• **Excerpted passage**:
____

A few online pundits react to Alex DeCampi’s potential career suicide the other day.
Steven Grant points out that public ridicule is not the best policy:

But, while we are a catty business, there are many private groups where comics pros share information about the behavior of editors, it’s generally not a very good idea to trash editors in very public forums. Unless you’re really not interested in working. Which may sound a bit strange in this column, since I comment on the comics industry all the time, but policy decisions, creative choices, general trends, these are all fair game for critique. I’d generally hope editors and other talent don’t think there’s anything personal going on, but when you’re deeply involved in something everything about it’s personal on some level, so if they do they do. Start sniping at their fashion sense, children or living partners, medical conditions and like that, and you’re not only asking for trouble, you probably deserve it. Editors talk to each other. Even editors who hate each other – there are more of them that you, and probably they, would think – share war stories, even among companies that hate each other.

The column also offers some good advice on aspiring pros for San Diego and other topics.
SLG editor Jennifer DeGuzman has a different take, although with many edits.


  1. It’s funny how every single commenter who’s a bit inside the industry takes it for granted that Bond and every other editor in the American comic book industry are not professional enough to just shrug off DeCampi’s comment. If her work is on time and sells well, it shouldn’t matter, yet everyone seems certain it does.

    That said Grant’s take quoted here without criticism is especially hilarious in the extent to which it misses the point. He not only fails to notice that the comment was public and hence his insight, delivered with all the gravitas of an uncharacteristically short sentence (“Editors talk to each other.”) is as totally besides the point as it is banal. He also seems blissfully unaware that the common sharing of information among editors also undermines his point that a public comment is particularly problematic. If a creator has a good informal reputation a public comment doesn’t matter to a professional editor and if a creator has a poor rep public comments are likewise irrelevant.

  2. As is often the case with these internet controversies, my first reaction was, “Who is this person?” So I looked up Alex DeCampi and found her website and saw that she had some books published by TokyoPop, which is great. And then I saw her blog in which she trashes TokyoPop for the deal they gave her and what she sees as a deficient promotion of her book. So Shelly Bond should not feel bad that Ms DeCampi is trashing her for rejecting her pitch; because she also trashes people who accept and publish her pitches!

____

• **Data segment**:

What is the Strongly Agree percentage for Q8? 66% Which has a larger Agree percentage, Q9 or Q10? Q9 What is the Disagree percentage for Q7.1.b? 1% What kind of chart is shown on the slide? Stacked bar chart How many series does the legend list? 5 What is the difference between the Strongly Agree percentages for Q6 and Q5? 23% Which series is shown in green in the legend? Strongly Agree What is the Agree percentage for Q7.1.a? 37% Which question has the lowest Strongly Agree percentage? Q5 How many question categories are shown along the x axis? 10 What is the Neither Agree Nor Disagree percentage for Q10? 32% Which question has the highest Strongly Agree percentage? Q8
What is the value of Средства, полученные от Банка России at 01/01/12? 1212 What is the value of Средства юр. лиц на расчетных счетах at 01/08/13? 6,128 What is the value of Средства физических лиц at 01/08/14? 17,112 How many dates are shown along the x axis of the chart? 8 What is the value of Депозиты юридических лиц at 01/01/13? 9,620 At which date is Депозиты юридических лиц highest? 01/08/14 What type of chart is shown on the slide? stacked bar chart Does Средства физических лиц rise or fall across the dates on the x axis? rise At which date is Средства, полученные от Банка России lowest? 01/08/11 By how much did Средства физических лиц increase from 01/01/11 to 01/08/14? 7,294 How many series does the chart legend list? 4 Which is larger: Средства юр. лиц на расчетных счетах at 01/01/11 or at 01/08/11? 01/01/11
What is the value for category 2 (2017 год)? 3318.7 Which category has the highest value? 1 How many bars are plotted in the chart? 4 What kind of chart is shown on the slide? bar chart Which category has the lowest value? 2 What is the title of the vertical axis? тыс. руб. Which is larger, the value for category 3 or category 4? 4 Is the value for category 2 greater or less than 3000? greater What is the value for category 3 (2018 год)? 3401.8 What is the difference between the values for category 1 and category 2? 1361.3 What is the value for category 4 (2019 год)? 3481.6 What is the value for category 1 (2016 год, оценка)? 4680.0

____

• **Apply what you read**:
1 – Answer these questions from the post on the DeCampi controversy, one line each.
(a) According to Steven Grant, what do editors share even when they hate each other?
(b) What is Jennifer DeGuzman's position, and at which publisher?
(c) Which publisher released some of Alex DeCampi's books?
2 – According to Steven Grant's comments in the post on the DeCampi controversy, what are all the things that are fair game for critique?
3 – Write out the portion of the post on the DeCampi controversy that opens with the words containing "That said Grant’s" and closes with "are likewise irrelevant.".

• **Answer section**:
1 –
(a) War stories.
(b) She is an editor at SLG.
(c) TokyoPop.

2 – Policy decisions, creative choices and general trends.

3 –
That said Grant’s take quoted here without criticism is especially hilarious in the extent to which it misses the point. He not only fails to notice that the comment was public and hence his insight, delivered with all the gravitas of an uncharacteristically short sentence (“Editors talk to each other.”) is as totally besides the point as it is banal. He also seems blissfully unaware that the common sharing of information among editors also undermines his point that a public comment is particularly problematic. If a creator has a good informal reputation a public comment doesn’t matter to a professional editor and if a creator has a poor rep public comments are likewise irrelevant.